When I was young and couldn’t sleep, I’d count the people I’d kissed. Now that I’m, well, a little less young, I count the people I can call a friend. Both lists give me happiness. But I’d argue the second list gives me life.
The assessment that friends give life is not hyperbole. In “The Joy of Connections,” her final book before her death last year, Dr. Ruth Westheimer quoted research that shows loneliness may shorten our lives “as much as smoking up to 15 cigarettes a day, and is even more harmful than being sedentary and significantly overweight.” Not that we need a conga line of friends; just a couple will do. But we ignore our need for connection at our peril.
Yet friendship seems increasingly hard to find, hold onto and even to define. So naturally, in the last couple of years, many people are writing about it.
Happy Relationships
By Kimberly Brown
HAPPY RELATIONSHIPS (Prometheus, 171 pp., paperback, $21.95) invites us to look at friendships through the lens of Buddhist teaching. I’m not wise enough to deliver a TED Talk on Buddhism’s four noble truths, but suffice it to say that the goal is to end the human cycle of suffering that comes from craving what we can’t have and, instead, focus on what is. And so it is with friends: the close ones, the ones we love but disagree with, the pains-in-the-butts who we nevertheless want to keep in our lives. Admirable friends, Buddhism teaches, “give what is hard to give; do what is hard to do; endure what is hard to endure; reveal their secrets to you; keep your secrets; don’t abandon you in times of trouble; don’t look down on you in times of loss.”

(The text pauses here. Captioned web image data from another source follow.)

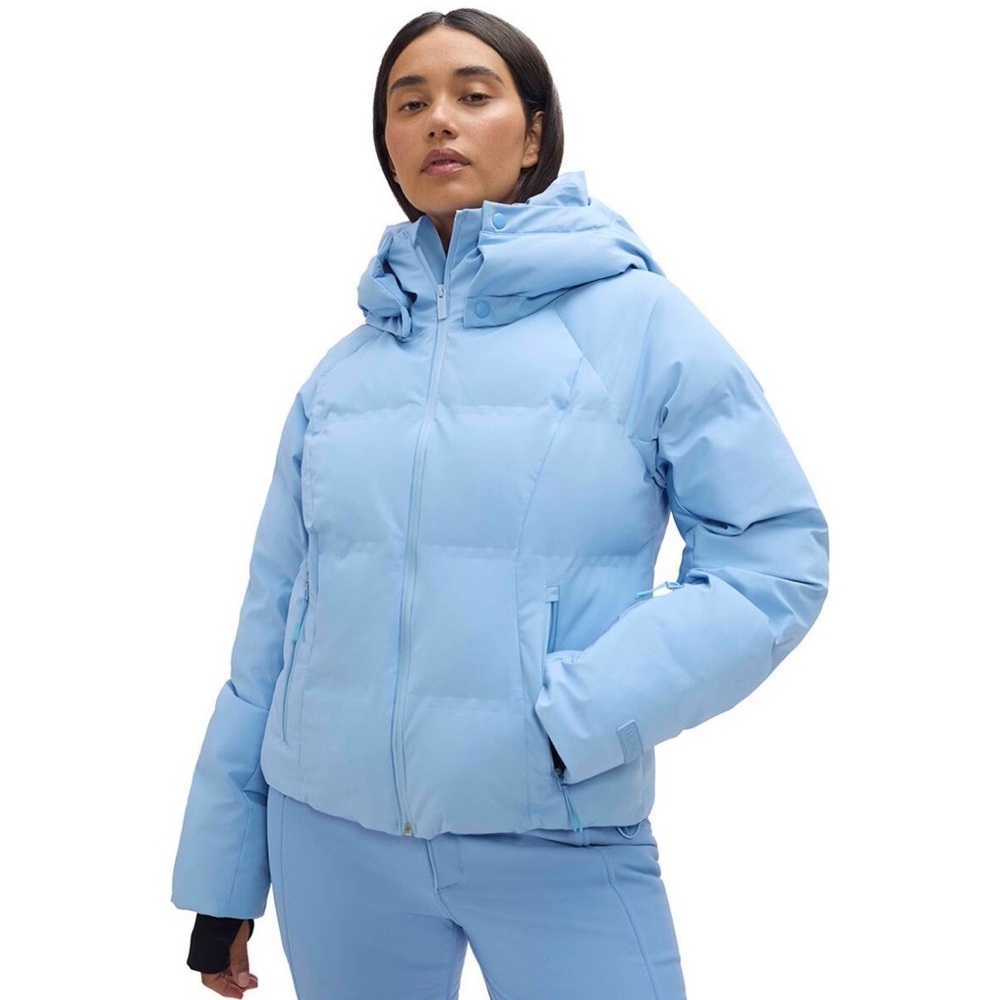 Georgie Seamless Puffer Jacket - Women's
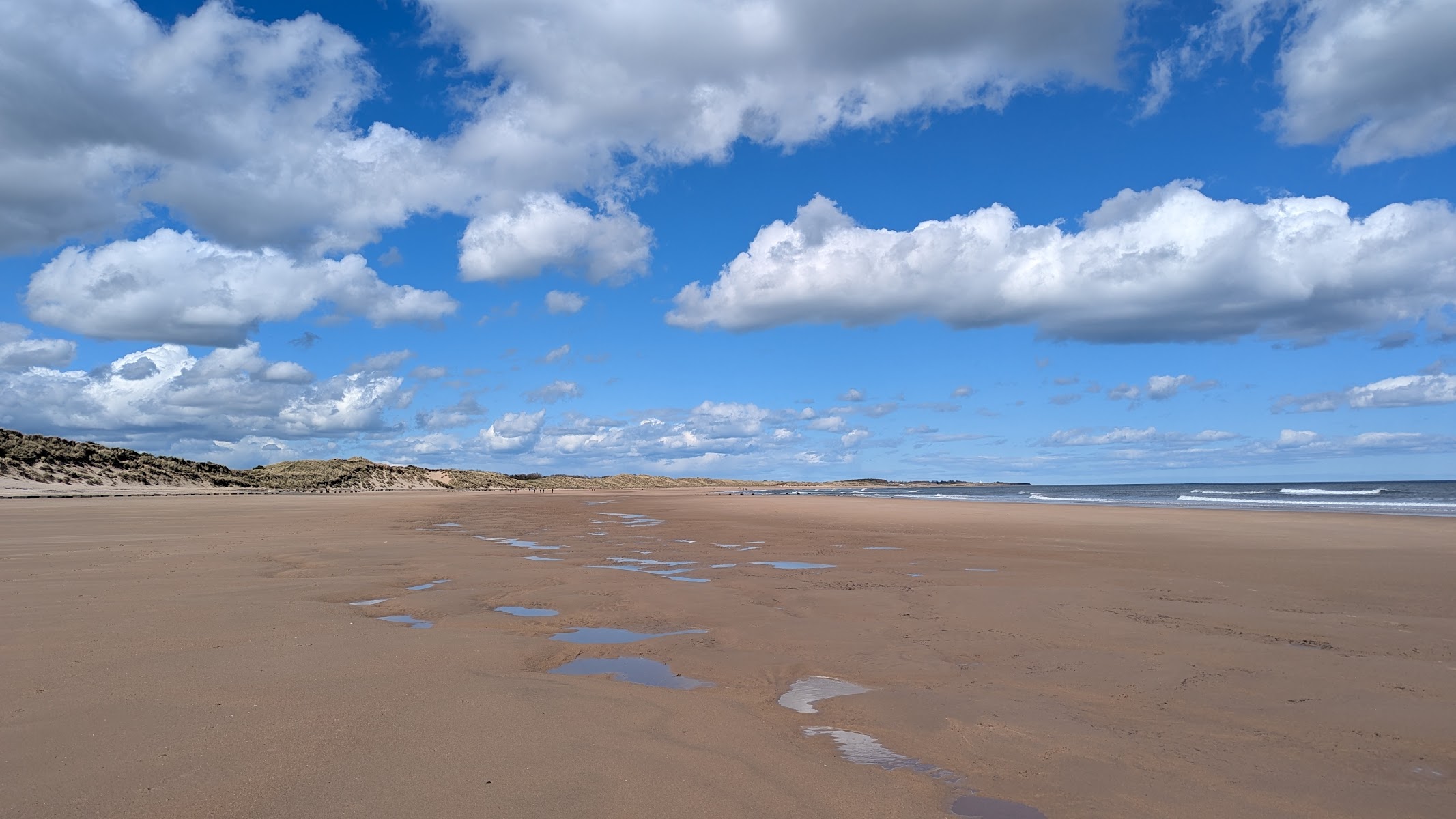 Northumberland Coastal Path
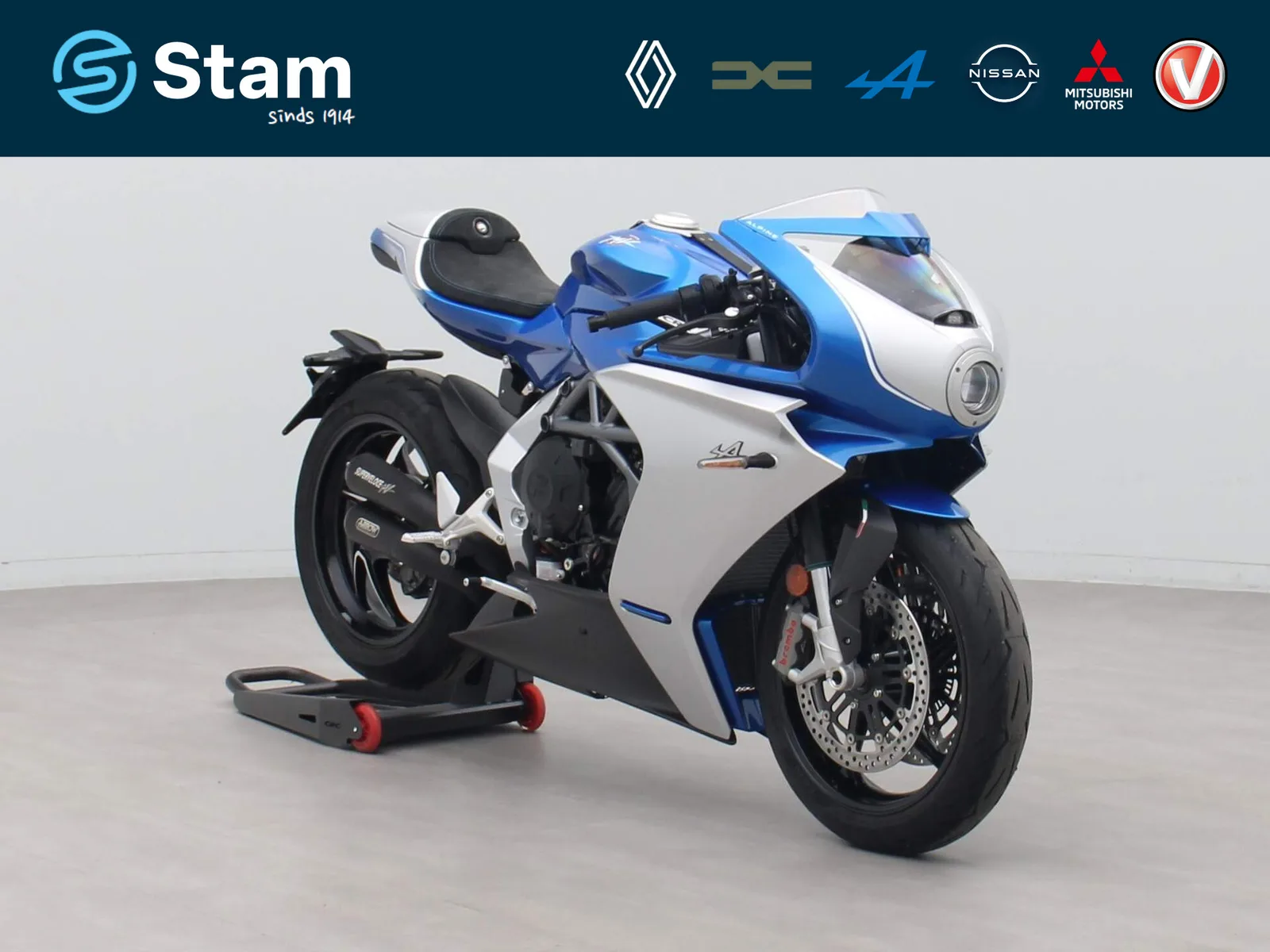 MV Agusta Superveloce 800 (2021) — foto 1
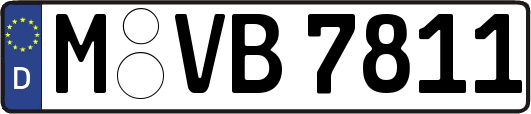 M-VB7811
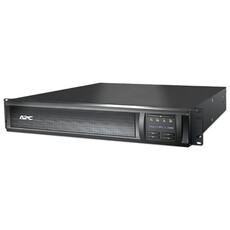 APC X 1500VA 230V LCD Rack/Tower Smart-UPS with Network Card (SMX1500RMI2UNC)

That’s a pretty good summation of friendship, isn’t it? You don’t necessarily need to share the same values, come from the same background or even have common interests, Brown writes. What’s more important for true friendship, according to Buddhism, is that we treat each other with generosity, vulnerability, diligence and trust. Buddhism assumes a basic decency among human beings, a desire to find commonalities and to lead with compassion. Good luck with that in this not very Buddhism-friendly time.
Finding Your People
By Alexandra Hourigan and Sally McMullen
From the chirpy young women who brought you the podcast “2 Broke Chicks” comes FINDING YOUR PEOPLE (Allen & Unwin, 310 pp., paperback, $18.99). They start with a very good premise — “no friendship is ever a waste of time” — and go on to define the seven different types of pals. My personal favorites are “friend who can make you laugh in any situation” and “friend who knows about all your relationship problems, even though they don’t want to hear them.”
While the chummy language of the book can be irritating — “back off sister, I’m not your gal pal and I’m not up for big cuddles” — much of the advice on how to be a good friend, not just how to make good friends, is welcome. I asked my friend and neighbor what her “friendship love language” was: words of affirmation, quality time, gifts, acts of service, physical touch? After she finished rolling her eyes, we discovered we have very different requirements for feeling appreciated. She feels friendship involves hanging out. I need acts of service. So after she goes and fetches me some takeout, we’ll knock off work for an hour and watch reruns of “Law and Order” together. Win/win.
Hourigan and McMullen make one particularly important point. One of the tropes of friendship (particularly for women) is that lovers come and go, but friends are forever. But what if your friendship becomes a dumpster fire? Do you have to work to maintain friendships with the BFF who sleeps with your ex or the high school bestie who now bores you? No, they argue; people can come into your life “for a reason, a season,” and not necessarily for a lifetime.
Think of this advice as the Gen Z equivalent of Nora Ephron’s “Everything is copy.” As the kids say, I’m here for it.
Astrologic
By Amelia Wood
ASTROLOGIC (Castle Point Books, 176 pp., $20) has a lot of fun advice about dealing with bosses, lovers, children, parents and, of course, friends, based on their zodiac sign. When it comes to being your pal, every sign is, in some sense, stellar: Libras “always want the best for you,” a Leo is a “true, thick-and-thin kind of friend,” “Taureans … make exceptional friends.” (Why is everyone so fabulous? Just once I’d like to read an astrology book where a few signs represent the dregs of humanity — so please tune in for my next project, “Virgos Suck.”)
I’d like to tell you I studied every page carefully. But like everyone else reading about astrology, I immediately turned to the bits about me. You’ll be delighted to know that, as an Aries, I make friends for life, and am generally fun and loyal, though there’s no going back when you’ve hurt my feelings.
And I may be a little too full of opinions.